Instruction: Count the lines in the records below that contain the string "left", treating uppercase and lowercase as different, and give only the number.

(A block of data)
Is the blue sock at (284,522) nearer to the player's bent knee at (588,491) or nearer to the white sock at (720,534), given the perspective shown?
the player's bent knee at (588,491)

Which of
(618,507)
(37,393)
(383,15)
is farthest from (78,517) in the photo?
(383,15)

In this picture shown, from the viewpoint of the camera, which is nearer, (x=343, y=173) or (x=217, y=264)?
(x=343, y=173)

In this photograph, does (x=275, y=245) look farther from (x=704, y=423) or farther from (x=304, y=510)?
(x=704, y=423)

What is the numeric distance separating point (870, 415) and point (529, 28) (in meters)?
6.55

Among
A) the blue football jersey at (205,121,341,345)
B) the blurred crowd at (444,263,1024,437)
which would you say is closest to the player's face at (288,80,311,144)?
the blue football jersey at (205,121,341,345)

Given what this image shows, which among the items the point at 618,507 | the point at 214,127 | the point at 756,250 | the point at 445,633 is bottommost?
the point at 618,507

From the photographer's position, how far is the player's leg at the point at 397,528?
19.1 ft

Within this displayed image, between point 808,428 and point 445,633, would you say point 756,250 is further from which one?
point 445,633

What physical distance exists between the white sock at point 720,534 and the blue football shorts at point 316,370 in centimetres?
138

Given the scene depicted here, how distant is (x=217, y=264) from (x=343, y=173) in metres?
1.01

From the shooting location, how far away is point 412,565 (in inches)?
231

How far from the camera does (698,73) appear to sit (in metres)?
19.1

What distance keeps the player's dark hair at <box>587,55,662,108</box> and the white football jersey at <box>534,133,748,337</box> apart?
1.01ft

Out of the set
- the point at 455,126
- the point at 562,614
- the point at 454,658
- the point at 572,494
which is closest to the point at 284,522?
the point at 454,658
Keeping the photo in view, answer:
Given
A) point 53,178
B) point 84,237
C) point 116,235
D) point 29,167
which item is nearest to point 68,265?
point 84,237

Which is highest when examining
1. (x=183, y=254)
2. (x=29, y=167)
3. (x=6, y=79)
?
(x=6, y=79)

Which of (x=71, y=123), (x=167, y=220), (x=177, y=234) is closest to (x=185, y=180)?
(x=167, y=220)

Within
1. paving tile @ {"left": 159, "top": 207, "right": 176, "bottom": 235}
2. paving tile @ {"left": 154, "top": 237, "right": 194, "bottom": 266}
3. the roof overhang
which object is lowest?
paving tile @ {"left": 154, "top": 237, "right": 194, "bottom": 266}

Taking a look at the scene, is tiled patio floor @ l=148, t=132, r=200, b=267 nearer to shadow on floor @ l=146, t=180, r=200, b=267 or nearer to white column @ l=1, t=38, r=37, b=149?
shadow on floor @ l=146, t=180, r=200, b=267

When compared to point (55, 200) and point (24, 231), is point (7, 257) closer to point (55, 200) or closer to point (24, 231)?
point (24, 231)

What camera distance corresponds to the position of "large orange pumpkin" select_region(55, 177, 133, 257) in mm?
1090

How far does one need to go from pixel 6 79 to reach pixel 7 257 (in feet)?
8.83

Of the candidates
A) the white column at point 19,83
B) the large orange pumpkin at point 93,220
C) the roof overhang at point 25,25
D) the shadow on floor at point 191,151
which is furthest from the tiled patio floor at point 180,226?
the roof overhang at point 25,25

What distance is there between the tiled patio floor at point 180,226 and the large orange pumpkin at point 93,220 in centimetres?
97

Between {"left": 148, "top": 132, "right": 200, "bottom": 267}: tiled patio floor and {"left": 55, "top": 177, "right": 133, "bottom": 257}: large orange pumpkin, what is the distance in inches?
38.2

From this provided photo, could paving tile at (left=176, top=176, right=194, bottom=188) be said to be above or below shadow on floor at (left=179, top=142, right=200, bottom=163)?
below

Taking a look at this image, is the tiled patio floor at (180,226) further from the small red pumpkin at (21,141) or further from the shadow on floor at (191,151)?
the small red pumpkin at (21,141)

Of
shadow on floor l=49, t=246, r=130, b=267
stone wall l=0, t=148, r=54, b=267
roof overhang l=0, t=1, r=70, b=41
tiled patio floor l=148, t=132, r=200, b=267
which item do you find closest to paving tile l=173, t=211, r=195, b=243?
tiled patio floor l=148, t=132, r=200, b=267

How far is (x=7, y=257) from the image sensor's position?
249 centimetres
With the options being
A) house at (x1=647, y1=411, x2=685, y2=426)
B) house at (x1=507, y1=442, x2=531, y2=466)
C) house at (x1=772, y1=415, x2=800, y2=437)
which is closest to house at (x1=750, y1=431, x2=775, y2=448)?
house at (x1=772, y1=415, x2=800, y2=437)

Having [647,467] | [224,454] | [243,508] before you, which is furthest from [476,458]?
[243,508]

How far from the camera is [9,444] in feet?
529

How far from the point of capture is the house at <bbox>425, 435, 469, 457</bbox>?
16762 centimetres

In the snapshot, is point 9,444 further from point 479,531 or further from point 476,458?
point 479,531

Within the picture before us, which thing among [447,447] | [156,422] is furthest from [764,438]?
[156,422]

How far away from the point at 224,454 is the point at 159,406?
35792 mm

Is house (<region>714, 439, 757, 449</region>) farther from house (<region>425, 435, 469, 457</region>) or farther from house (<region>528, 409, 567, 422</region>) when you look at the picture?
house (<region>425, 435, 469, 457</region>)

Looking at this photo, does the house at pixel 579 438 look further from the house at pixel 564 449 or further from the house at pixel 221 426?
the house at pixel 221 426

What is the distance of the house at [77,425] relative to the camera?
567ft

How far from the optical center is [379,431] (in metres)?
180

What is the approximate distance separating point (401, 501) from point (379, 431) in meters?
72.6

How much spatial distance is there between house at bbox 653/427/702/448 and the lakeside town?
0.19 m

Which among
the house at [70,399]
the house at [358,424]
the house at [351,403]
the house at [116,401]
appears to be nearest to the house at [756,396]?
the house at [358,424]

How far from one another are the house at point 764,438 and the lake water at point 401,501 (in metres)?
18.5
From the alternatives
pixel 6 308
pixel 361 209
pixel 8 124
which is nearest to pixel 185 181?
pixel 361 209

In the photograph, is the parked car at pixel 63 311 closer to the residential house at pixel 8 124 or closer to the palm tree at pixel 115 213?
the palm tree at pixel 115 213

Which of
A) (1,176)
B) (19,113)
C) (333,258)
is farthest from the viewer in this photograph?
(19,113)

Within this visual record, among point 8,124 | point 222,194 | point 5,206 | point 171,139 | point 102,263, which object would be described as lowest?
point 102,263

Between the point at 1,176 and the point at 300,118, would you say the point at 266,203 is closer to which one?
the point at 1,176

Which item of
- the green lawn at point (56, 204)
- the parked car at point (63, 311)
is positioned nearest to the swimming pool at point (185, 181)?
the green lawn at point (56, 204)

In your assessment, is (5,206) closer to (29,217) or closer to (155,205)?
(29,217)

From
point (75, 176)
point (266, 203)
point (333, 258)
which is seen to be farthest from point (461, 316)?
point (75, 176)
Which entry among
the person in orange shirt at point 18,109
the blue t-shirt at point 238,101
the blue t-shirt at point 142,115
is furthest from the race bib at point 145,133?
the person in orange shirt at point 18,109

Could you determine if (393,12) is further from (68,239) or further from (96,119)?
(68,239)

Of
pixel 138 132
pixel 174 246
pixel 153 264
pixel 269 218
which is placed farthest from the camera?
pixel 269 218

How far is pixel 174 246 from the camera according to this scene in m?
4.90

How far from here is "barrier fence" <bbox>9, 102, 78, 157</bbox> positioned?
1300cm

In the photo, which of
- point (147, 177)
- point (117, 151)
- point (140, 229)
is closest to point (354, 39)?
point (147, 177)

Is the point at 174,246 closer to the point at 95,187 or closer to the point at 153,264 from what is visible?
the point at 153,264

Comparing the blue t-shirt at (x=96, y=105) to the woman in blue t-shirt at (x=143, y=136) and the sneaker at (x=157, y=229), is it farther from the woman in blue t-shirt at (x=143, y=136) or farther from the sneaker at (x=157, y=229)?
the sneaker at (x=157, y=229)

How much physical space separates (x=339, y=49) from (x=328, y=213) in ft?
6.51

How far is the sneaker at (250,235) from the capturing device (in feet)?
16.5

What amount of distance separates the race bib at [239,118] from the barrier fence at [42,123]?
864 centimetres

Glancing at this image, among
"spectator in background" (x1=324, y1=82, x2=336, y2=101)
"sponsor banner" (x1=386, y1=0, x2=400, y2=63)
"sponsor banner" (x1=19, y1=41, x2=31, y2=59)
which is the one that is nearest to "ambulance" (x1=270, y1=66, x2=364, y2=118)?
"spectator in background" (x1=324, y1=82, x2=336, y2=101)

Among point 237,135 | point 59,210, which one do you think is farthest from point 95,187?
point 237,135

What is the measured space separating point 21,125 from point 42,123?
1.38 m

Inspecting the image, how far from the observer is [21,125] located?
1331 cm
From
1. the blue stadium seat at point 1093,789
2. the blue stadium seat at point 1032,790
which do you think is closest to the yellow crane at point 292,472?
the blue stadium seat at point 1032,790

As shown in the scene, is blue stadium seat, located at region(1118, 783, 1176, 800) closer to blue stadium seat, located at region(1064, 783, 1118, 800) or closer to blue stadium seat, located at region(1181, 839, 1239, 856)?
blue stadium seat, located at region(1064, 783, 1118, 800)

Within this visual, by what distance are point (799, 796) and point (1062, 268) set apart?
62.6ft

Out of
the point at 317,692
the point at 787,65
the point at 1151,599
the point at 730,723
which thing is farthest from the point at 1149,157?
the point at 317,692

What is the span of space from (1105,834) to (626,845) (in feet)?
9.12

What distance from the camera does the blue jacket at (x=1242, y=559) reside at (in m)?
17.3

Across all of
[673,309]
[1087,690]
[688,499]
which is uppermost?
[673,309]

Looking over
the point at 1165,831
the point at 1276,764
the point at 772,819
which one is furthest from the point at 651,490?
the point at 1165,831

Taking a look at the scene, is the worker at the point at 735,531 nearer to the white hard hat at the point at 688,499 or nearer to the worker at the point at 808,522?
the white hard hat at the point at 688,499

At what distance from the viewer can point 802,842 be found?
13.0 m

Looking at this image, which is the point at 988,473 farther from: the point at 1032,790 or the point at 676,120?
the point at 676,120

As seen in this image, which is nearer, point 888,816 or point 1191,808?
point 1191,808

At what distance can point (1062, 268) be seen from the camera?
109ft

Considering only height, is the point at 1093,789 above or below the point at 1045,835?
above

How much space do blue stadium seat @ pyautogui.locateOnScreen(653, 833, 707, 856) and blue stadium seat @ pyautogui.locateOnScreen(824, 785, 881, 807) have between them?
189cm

Expected answer: 5